QUOTED PASSAGE:
START

Curran said she is careful to acknowledge her connection to clients when it's required. All online marketers have to walk a fine line when they work the blogosphere. Federal Trade Commission rules require them to identify their roles when they're making a point on behalf of a client, but if they're gossiping about the latest episode of "Desperate Housewives" they can legally be as anonymous as anyone else.

The New Media Strategies employees are young, self-identified tech geeks whose goal is to know the Internet inside and out -- an increasingly daunting task as hundreds of new blogs and Web sites crop up every day. They try to stay a few strides ahead of online developments -- or at least only a step or two behind.

"The Internet used to be our oyster," Curran said of the days just a few years ago when there were only chat rooms and message boards to monitor. "It still is, but we have to reassess the things we pay the most attention to."

END

OBJECTIVE 1:
Write out the part of the online marketing article starting at "The New Media" and ending at "or two behind.", word for word.
OBJECTIVE 2:
Pull out the lines of the records starting at the very beginning of the records and ending at the line that contains "5123 millimetres", including that line, and copy them unchanged. Leave out the pictures.

DATA TO USE:
START

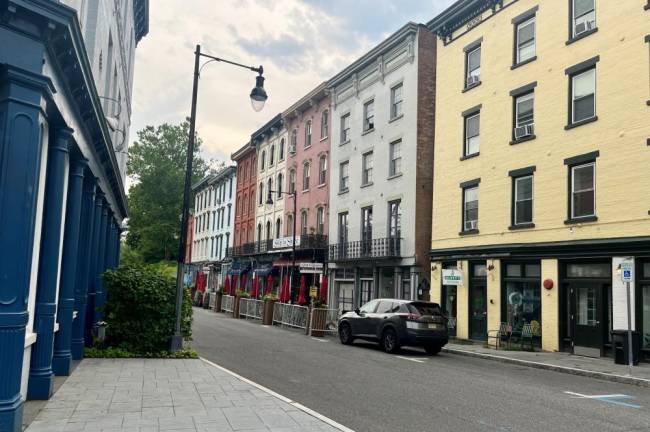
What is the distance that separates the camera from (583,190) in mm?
18453

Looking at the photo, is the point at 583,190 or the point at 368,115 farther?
the point at 368,115

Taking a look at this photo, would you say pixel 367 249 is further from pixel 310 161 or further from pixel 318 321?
pixel 310 161

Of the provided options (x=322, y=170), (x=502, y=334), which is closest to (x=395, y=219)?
(x=502, y=334)

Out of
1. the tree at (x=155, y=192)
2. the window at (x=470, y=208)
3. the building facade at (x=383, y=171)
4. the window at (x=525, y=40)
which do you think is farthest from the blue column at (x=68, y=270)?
the tree at (x=155, y=192)

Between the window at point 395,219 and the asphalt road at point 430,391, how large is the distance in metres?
10.9

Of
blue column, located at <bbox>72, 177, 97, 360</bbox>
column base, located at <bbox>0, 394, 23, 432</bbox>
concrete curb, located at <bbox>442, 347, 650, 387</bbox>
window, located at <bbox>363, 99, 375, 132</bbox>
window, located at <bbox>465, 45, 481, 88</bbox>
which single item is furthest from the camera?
window, located at <bbox>363, 99, 375, 132</bbox>

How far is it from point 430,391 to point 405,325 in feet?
22.0

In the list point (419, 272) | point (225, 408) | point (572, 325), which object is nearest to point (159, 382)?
point (225, 408)

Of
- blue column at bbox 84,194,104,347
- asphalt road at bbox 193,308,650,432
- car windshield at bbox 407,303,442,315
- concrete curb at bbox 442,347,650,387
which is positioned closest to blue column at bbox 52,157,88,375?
blue column at bbox 84,194,104,347

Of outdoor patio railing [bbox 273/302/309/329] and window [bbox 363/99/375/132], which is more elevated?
window [bbox 363/99/375/132]

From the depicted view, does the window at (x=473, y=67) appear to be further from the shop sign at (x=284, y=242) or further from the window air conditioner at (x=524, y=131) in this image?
the shop sign at (x=284, y=242)

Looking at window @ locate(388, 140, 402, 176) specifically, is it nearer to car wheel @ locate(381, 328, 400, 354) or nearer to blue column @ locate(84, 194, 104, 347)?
car wheel @ locate(381, 328, 400, 354)

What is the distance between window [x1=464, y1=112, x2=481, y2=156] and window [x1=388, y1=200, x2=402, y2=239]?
5123 millimetres

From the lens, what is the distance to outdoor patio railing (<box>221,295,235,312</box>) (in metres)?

END

EXPECTED OUTPUT 1:
The New Media Strategies employees are young, self-identified tech geeks whose goal is to know the Internet inside and out -- an increasingly daunting task as hundreds of new blogs and Web sites crop up every day. They try to stay a few strides ahead of online developments -- or at least only a step or two behind.

EXPECTED OUTPUT 2:
What is the distance that separates the camera from (583,190) in mm?
18453

Looking at the photo, is the point at 583,190 or the point at 368,115 farther?
the point at 368,115

Taking a look at this photo, would you say pixel 367 249 is further from pixel 310 161 or further from pixel 318 321?
pixel 310 161

Of the provided options (x=322, y=170), (x=502, y=334), which is closest to (x=395, y=219)?
(x=502, y=334)

Out of
1. the tree at (x=155, y=192)
2. the window at (x=470, y=208)
3. the building facade at (x=383, y=171)
4. the window at (x=525, y=40)
which do you think is farthest from the blue column at (x=68, y=270)?
the tree at (x=155, y=192)

Between the window at point 395,219 and the asphalt road at point 430,391, how large is the distance in metres?
10.9

Of
blue column, located at <bbox>72, 177, 97, 360</bbox>
column base, located at <bbox>0, 394, 23, 432</bbox>
concrete curb, located at <bbox>442, 347, 650, 387</bbox>
window, located at <bbox>363, 99, 375, 132</bbox>
window, located at <bbox>465, 45, 481, 88</bbox>
which single item is furthest from the camera?
window, located at <bbox>363, 99, 375, 132</bbox>

How far is it from point 430,391 to point 405,325 in feet?
22.0

In the list point (419, 272) | point (225, 408) | point (572, 325), which object is nearest to point (159, 382)?
point (225, 408)

Of
- blue column at bbox 84,194,104,347
- asphalt road at bbox 193,308,650,432
- car windshield at bbox 407,303,442,315
- concrete curb at bbox 442,347,650,387
which is positioned closest to blue column at bbox 52,157,88,375?
blue column at bbox 84,194,104,347

Of outdoor patio railing [bbox 273/302/309/329] and window [bbox 363/99/375/132], which is more elevated?
window [bbox 363/99/375/132]

From the depicted view, does the window at (x=473, y=67) appear to be further from the shop sign at (x=284, y=242) or further from the window air conditioner at (x=524, y=131) in this image?
the shop sign at (x=284, y=242)

Looking at window @ locate(388, 140, 402, 176) specifically, is it nearer to car wheel @ locate(381, 328, 400, 354) or nearer to blue column @ locate(84, 194, 104, 347)?
car wheel @ locate(381, 328, 400, 354)

What is the distance between window [x1=464, y1=112, x2=481, y2=156] and window [x1=388, y1=200, x2=402, y2=239]?
5123 millimetres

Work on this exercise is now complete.